Atma nirbhar chicken biryani for me and oven roasted chicken tikka for K |
I was wondering what to make for dinner yesterday when I remembered that there were three chicken drumsticks in the freezer. Turned out there were 2 though. Then I discovered that was some boneless chicken legs too and brought a bit of that into play. We are using Zorabian chicken these days and quite like the quality.
I decided to make my “Indian roast chicken.” As against Chinese, Thai or European. The one with a marinade similar to that of the tandoori chicken that I used to make in the microwave before we had an oven. The plan was to keep some aside some for K for her dinner and to then add some rice to mine and put it back in the oven and make a quasi biryani/ pulao, as I have done a few times recently.

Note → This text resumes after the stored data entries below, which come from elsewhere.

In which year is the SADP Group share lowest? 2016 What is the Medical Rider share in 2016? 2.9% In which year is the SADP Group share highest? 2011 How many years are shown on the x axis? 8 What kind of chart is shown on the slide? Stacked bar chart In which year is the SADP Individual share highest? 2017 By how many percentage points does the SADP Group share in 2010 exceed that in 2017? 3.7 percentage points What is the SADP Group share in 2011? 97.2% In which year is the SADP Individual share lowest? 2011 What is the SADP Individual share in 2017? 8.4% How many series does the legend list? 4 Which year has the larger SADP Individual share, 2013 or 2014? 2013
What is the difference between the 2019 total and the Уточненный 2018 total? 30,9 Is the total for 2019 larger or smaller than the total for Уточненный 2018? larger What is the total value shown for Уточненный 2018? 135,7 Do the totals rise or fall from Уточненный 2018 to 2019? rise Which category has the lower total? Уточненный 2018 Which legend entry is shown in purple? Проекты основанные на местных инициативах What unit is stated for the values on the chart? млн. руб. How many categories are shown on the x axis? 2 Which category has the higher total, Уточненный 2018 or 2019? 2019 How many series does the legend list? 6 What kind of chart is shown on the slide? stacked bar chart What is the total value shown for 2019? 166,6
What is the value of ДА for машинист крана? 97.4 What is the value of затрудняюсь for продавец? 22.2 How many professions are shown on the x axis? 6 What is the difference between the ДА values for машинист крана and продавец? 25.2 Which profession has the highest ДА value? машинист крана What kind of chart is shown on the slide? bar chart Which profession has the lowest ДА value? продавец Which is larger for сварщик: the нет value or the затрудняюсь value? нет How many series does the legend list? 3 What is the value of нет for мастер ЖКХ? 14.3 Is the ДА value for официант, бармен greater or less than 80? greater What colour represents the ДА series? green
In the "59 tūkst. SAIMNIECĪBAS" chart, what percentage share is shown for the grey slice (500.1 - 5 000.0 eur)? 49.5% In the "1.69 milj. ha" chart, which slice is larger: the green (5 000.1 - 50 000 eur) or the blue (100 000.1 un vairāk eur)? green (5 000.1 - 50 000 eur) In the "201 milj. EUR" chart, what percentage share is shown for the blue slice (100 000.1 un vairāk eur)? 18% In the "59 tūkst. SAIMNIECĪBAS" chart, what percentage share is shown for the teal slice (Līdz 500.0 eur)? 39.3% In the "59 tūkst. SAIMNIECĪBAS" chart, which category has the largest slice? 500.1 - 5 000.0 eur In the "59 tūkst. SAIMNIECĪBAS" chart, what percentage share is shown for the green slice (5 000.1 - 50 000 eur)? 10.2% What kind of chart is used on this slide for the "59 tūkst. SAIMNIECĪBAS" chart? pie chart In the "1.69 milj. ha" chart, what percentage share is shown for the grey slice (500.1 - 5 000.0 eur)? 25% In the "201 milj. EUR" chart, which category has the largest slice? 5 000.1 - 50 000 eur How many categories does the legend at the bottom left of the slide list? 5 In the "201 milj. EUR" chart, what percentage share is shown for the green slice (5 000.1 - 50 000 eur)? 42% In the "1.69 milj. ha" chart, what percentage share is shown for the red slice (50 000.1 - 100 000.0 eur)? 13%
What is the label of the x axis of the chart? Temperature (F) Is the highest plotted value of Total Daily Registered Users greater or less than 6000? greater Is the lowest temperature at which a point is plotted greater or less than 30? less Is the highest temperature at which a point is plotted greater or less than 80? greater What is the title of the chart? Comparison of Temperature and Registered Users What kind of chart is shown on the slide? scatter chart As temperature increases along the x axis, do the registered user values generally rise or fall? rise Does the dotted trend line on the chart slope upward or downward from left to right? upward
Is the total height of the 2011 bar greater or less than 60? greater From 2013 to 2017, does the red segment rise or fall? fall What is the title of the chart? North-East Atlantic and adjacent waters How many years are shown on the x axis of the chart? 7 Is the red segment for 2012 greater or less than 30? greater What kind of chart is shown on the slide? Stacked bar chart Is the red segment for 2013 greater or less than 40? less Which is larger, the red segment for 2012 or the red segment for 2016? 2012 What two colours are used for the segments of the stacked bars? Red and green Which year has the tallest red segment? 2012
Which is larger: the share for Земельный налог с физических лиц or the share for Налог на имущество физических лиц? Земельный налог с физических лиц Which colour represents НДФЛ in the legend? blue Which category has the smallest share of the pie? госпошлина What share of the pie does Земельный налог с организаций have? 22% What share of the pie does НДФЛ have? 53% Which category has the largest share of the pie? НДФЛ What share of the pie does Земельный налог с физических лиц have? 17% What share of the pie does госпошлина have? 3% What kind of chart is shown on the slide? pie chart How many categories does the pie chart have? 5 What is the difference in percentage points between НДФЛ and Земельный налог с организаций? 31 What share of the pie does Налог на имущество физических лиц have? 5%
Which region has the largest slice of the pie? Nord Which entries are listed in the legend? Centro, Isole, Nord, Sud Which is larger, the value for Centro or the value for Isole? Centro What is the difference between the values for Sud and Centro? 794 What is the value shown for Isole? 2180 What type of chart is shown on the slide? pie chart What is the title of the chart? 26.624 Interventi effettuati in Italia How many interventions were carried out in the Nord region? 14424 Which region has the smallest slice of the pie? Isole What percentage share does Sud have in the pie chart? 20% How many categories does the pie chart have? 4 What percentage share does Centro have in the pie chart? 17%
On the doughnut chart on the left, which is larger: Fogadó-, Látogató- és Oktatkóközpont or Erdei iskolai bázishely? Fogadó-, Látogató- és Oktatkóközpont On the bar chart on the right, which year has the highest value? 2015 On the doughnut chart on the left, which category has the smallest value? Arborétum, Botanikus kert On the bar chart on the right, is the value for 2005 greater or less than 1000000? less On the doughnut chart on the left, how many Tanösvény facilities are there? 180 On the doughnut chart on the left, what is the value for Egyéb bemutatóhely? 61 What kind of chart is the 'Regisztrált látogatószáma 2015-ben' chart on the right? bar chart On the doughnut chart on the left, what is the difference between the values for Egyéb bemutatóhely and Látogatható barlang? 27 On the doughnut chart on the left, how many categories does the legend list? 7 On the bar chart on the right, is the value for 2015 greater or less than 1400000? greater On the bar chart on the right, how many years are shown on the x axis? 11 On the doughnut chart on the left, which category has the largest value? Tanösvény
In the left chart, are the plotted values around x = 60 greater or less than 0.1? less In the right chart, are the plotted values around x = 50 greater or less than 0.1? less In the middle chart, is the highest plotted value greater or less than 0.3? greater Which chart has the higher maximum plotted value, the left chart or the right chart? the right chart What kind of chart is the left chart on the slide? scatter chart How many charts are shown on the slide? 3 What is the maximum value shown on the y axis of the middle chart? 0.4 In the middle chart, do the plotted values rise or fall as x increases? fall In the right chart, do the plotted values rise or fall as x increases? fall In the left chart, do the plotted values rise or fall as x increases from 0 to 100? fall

That is when I saw one of the matkas (earthen cooking pots), in which they had sent the Dum Pukhta Awadhi gosht biryani from ITC Maratha sometime back, lying on the kitchen surface. K had washed lime in it. I then got the idea of using to the matka to what it was born to do. To cook biryani in!
This is the story of what followed.
I marinated the chicken pieces in curd, mustard oil, salt, garam masala, biryani masala (which a restaurant had sent and you can use just any garam masala otherwise or buy a packaged biryani masqala), black pepper, red chilli powder, cumin and coriander powder, ginger garlic paste and pink salt. The picture above will tell you the amounts.
I then placed the marinated chicken on a bed of sliced onions in a glass baking tray and covered it with an aluminium foil. This would ensure that the chicken stayed moist
I pre-heated the oven for 10 min at 200 C and put the tray in the oven for 35 min at 200 C.
I simultaneously made plain steamed rice. I drain out the water while making rice, the way you would for pasta. The Bengali way.
I took out the tray after 35 min and put the chicken legs at the base of the matka and then the rice on top of that. I then drizzled in a bit of the stock that had come out from the chicken in the tray over the rice and sprinkled a bit of salt and the biryani masala on the rice. Trying to layer it all through. I added some of the onions from the tray to the rice. The rice was fully cooked in case you are wondering.
I then added a bit of Jharna ghee from Kolkata. Put a slit green chilli on top. Shreds of saffron.
I covered the top of the matka with a steel lid and put the pestle from my mortar and pestle on top to prevent the steam from coming out. We have the lid of the matka somewhere and traditionally one would seal it with flour dough.
I then put the matka on a low flame for ten minutes.
Matka on a low flame |
I put the remaining chicken back in the oven after drizzling some mustard oil on it. This time I left it uncovered and put it in the over for 10 min at 200 C. Those were the chicken tikkas for K.
I then removed the lid and oof, the aromas coming from the matka was something else!!!!
The saffron, the Jharna ghee, the mustard oil, the spices had worked their magic in harmony… it was like aromatherapy for the hungry belly.
It was close to 11 pm by then.
The atmanirbhar biryani |
I felt so happy that I got K to click a pic of mine. ‘He is his favourite chef’, as she had once written about me!
Thankfully the smile stayed on till the end of the meal. The ‘biryani’ had turned out rather well.
No, it was not Dum Pukht level. Nor Aminia, Shiraz or Manzilat’s; but it was mine and I was very proud of it.
How is that for self reliance or ‘atma nirbhar,’ as our PM calls it, in the kitchen?
So happy. So proud! |
Looks amazing!
And looks doable to a Biryani novice like me.
It looks lovely and congratulations. I too had some leftover rice yesterday and made them over into soya nugget pulao. Just fried cardamom cloves bay leaf and black pepper pods in oil and added sliced onions minced garlic and nuggets presoaked in boiling water for 20 mins. Sauteed his for the time till the nuggets and onions had turned golden in colour tipped in the rice mixed well and gave it dum just like you did. There the soya nugget pulao was ready. Any non vegetarian would think there were pieces of juicy mutton in it instead if the soya nuggets. #Lockdownexperiments.
@Keka thanks I am a novice too. I tried years back and that was a disaster
@Sanjay thanks so much. Soya nugget pulao sounds lovely and reminds me of the nutrela packs of my childhood when they were launched
Ufff! Really good! Feeling hungry again.